Lina Bo Bardi: Luogo, uomo, cultura
architettura e antropologia
di Silvia Budai
Architettura e design, ma anche scenografia, cinema, attività editoriale e didattica. Sono le aree creative in cui ha operato Lina Bo Bardi, italiana che nel 1946, assieme al marito gallerista e critico d’arte Pietro Maria Bardi, decise di ricominciare una nuova vita in Brasile. Non capitò, lo scelse. Furono i suoi primi progetti a consacrare la sua fama di architetta brasiliana. In Italia, la conoscenza di Gio Ponti l’aveva portata a diventare co-direttrice di Domus, a collaborare con Stile e con altre riviste del settore, a cimentarsi nella scrittura. Ma sentiva la necessita di voltare le spalle a un dopoguerra molto sofferto e di inseguire la sua felicità accanto al compagno.

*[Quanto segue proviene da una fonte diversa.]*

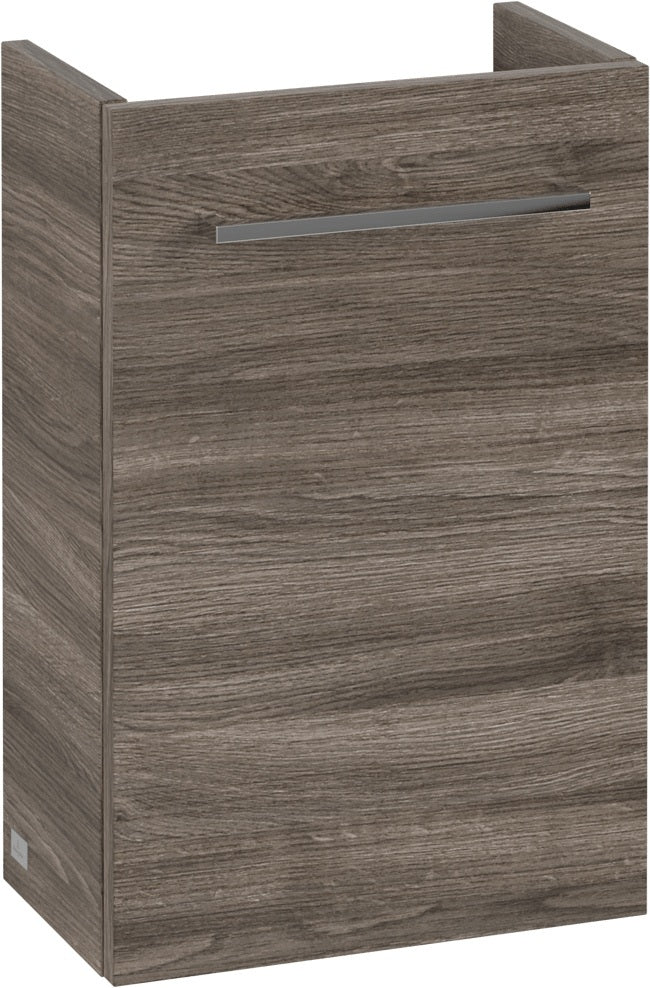 Villeroy & Boch Avento Waschbeckenunterschrank Arizona Oak 340 mm mit SoftClosing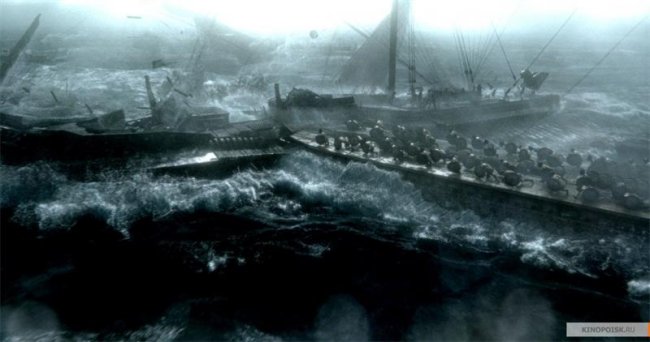 300 спартанцев: Расцвет империи (2013) - Трейлеры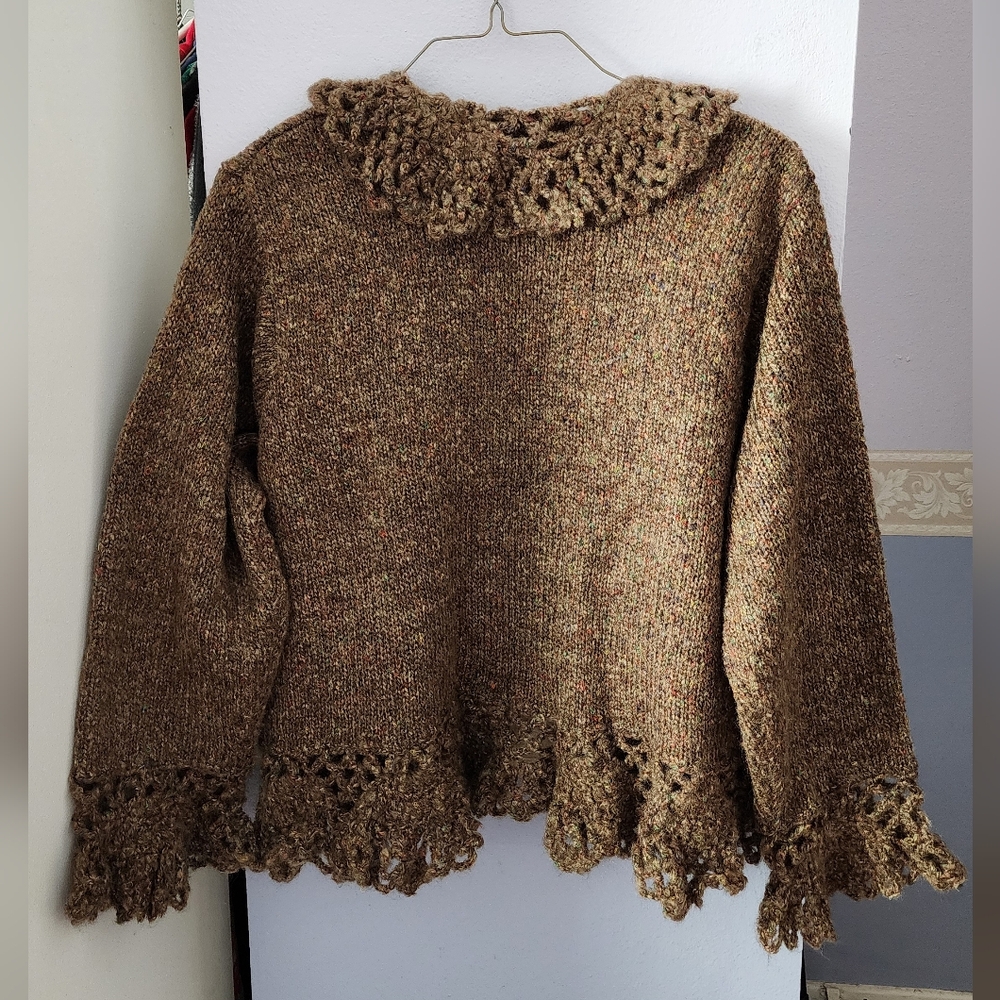 Design Options Sweater - Picture 4 of 6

Oltreoceano l’obiettivo di ogni suo lavoro era la creazione di una cultura brasiliana autentica, in grado di valorizzare le proprie radici per far apprezzare la propria arte. Ma anche l’impegno sociale e civile: quella di Lina Bo Bardi fu un’architettura popolare, artigianale, rispettosa delle tradizioni. E allo stesso tempo innovativa, colta.
“Per un architetto, la cosa più importante è sapere come vive la maggior parte della gente”, affermava. L’architettura viene reinventata ogni volta che un uomo si muove nel suo spazio, sale una scala, alza la testa per guardare, apre o chiude una porta. Questa presa di coscienza per Lina arrivò quando era in Italia e vide che le bombe demolivano senza pietà le case dell’uomo. Fu allora che capì che la casa deve essere per la vita dell’uomo, deve servire, non essere mostrata.
Tra i suoi progetti più celebri si annovera la Casa de Vidro realizzata nel 1951 per sé e suo marito, completamente integrata nel paesaggio collinare circostante, in un quartiere della città di San Paolo. Un’idea che ricorda da vicino la Fallingwater di Wright, un’architettura in cui la natura entra negli spazi interni della casa. Architettura e natura diventano un tutt’uno. Uno scenario unico del teatro della vita, in cui nessuno dei due elementi domina sull’altro, ma si rapportano tra di loro in modo dialettico.
Nello stesso anno Lina Bo Bardi progettò, in soli due esemplari, il suo oggetto d’arredo più noto: la Bowl Chair, una seduta di forma sferica che poteva essere posizionata a piacimento sulla base senza incastri meccanici. La Bardi venne inoltre coinvolta nella ristrutturazione del museo di arte moderna di San Paolo (MASP), elevato a 8 metri sopra la piazza, diventata in seguito luogo di ritrovo per concerti ed eventi sociali di qualsiasi genere. L’edificio è dotato di ampi spazi aperti, pareti mobili o trasparenti. Tutti elementi che favoriscono il dialogo tra le persone. Il museo non solo come contenitore di opere d’arte, ma anche luogo per la gente.
Si occupò, inoltre, di conservare e restaurare edifici storici. Il suo ultimo grande progetto fu il SESC Pompéia (1977-1986), per il quale trasformò una vecchia fabbrica, un’area industriale, in una struttura adibita ad attività ricreative, culturali e sportive con teatri, biblioteche e laboratori artistici.
La fautrice del modernismo brasiliano è riuscita a creare un’architettura libera e inconfondibile. Partecipativa, sensibile alle questioni sociali e al passato come materia da rivivere venne apprezzata, finalmente, in tutto il mondo. L’approccio architettonico di Lina Bo Bardi viene accolto e abbracciato dai giovani architetti di oggi in maniera sempre crescente. In questo modo, la resistenza del “locale” si scontra con le forze dominanti della globalizzazione.
“...il passato e tutta la sua storia non devono essere buttati via. Il passato dovrebbe essere visto come un presente storico ancora vivo, che si pone il compito di forgiare un tempo presente reale diverso. Ciò che serve è la capacità di comprendere storicamente il passato e distinguere ciò che sarà utile per le nuove situazioni di oggi”
Lina, infine, oltre a essere il simbolo di un’architettura dell’uomo per l’uomo, è anche un’eroina femminile del mondo dell’architettura del XX secolo. Unicamente brasiliana, progettata in modo semplice e realizzata con materiali locali, la sua è stata ribattezzata “Arquitetura Pobre”, in assonanza al movimento italiano dell’arte povera.